出崎統おもしろすぎるよー。富野アニメと出崎統アニメを見てる時だけ生きてる実感がする!
大学時代から、富野アニメと出崎統アニメを見ている時だけ、狂った人生のレールの歯車が噛み合う感じがする。それくらい、俺の魂のレベルで脳内麻薬快楽物質が出る!最高の芸術だ!

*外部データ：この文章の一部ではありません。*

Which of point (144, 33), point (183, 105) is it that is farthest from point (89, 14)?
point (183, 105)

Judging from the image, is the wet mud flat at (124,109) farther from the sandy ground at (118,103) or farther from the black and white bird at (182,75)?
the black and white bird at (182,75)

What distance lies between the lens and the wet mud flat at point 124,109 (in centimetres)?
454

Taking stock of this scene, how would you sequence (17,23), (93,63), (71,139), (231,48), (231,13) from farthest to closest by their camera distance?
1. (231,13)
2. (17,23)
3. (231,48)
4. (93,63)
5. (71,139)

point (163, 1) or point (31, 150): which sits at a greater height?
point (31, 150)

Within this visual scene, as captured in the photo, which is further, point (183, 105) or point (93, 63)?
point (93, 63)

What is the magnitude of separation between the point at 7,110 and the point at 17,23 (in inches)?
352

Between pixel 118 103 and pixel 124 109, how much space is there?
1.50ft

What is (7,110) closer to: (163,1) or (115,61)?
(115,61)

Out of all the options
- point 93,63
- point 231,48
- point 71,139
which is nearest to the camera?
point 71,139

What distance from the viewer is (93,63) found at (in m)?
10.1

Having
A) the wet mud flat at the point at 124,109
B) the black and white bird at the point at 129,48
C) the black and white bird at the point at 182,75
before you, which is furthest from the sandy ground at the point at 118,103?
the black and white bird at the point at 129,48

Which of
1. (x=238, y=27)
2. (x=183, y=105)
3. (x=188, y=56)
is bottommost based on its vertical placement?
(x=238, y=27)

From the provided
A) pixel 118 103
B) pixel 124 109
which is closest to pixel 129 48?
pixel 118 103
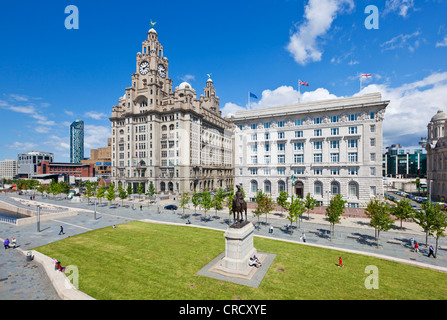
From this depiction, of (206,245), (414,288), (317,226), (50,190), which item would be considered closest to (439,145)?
(317,226)

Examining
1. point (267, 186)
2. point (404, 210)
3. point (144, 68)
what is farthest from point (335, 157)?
point (144, 68)

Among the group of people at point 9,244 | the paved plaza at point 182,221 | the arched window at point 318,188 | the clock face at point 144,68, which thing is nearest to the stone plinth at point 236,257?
the paved plaza at point 182,221

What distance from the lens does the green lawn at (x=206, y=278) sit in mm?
16766

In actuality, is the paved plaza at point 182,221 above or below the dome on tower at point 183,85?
below

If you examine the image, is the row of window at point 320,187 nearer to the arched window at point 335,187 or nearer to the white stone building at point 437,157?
the arched window at point 335,187

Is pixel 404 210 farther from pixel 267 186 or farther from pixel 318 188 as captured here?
pixel 267 186

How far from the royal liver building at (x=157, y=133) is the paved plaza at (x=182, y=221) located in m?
33.8

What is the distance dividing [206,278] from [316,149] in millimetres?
51725

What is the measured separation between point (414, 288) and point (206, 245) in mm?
21389

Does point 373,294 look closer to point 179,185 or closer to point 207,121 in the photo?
point 179,185

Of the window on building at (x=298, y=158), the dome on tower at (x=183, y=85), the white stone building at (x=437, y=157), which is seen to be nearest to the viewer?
the window on building at (x=298, y=158)

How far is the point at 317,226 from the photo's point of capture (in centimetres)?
4081

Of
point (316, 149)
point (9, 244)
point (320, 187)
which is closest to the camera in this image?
point (9, 244)

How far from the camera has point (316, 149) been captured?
60062mm
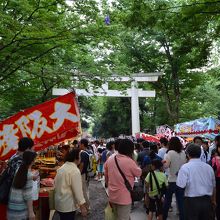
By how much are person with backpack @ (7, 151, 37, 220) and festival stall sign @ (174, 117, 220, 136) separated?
8.56m

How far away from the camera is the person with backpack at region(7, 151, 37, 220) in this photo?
4.48 m

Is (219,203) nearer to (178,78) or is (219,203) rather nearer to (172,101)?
(178,78)

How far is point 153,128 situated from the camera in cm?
3600

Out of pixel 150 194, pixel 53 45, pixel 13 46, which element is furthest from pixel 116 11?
pixel 150 194

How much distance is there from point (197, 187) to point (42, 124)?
267cm

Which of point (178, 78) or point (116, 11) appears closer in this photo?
point (116, 11)

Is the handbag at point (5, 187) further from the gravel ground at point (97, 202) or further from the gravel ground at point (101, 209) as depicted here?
the gravel ground at point (97, 202)

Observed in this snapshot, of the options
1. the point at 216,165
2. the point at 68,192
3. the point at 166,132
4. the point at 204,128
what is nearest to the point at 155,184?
the point at 216,165

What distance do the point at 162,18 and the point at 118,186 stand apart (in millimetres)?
4394

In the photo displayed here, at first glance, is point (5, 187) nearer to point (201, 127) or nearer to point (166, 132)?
point (201, 127)

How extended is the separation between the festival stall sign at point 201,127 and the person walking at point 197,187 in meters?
6.89

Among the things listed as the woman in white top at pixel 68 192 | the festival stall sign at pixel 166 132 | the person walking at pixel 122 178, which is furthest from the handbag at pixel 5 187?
the festival stall sign at pixel 166 132

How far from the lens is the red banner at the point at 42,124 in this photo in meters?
5.86

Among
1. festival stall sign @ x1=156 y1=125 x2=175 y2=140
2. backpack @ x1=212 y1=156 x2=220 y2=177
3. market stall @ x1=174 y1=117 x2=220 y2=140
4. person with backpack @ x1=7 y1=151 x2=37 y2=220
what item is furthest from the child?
festival stall sign @ x1=156 y1=125 x2=175 y2=140
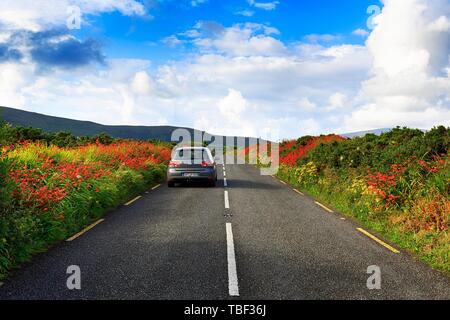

長浜忠夫編のベルサイユのばらは原作との改変点を比較考察する余地があった。
「このシーンとこのシーンの順番が入れ替わってるから、長浜忠夫の演出意図はこうで、オスカルの行動の理由はこうで、アニメ版のテーマは正義観や倫理観かな」と、考察する余地があった。
だが、出崎統、完全に別次元だというか、原作と全然シーンもセリフも事件の内容も全然違う!
もう、これ、出崎統じゃん!「原作の良さを活かす」とか「社会現象にもなったベルサイユのばらという大きな原作をテレビ向けに再構成」とかそういう次元ではない。
もう、出崎統としか言えない。そして、それが原作クラッシャーとかアニメーターの暴走とか原作の知名度を借りた二次創作とか、そういうレベルではなく、はっきり言って美しい!
もう、アニメ版のベルサイユのばらは魂が震えるくらい美しいから素晴らしい、としか言い様がない。
もう、考察とか解説とか感想を書こうという気持ちが失せた。見る前は「各話解説を書こう」とか思っていたが、そんなものが無意味になるほど本編が良すぎるので感想を書く気力がなくなった。もう、見るしかない。
いい・・・。これは。詩だ。萬画のアニメではない。おお。美しすぎて、悲しいシーンでなくても涙が溢れてくる。さきまくらさま・・・涙が止まりません・・・。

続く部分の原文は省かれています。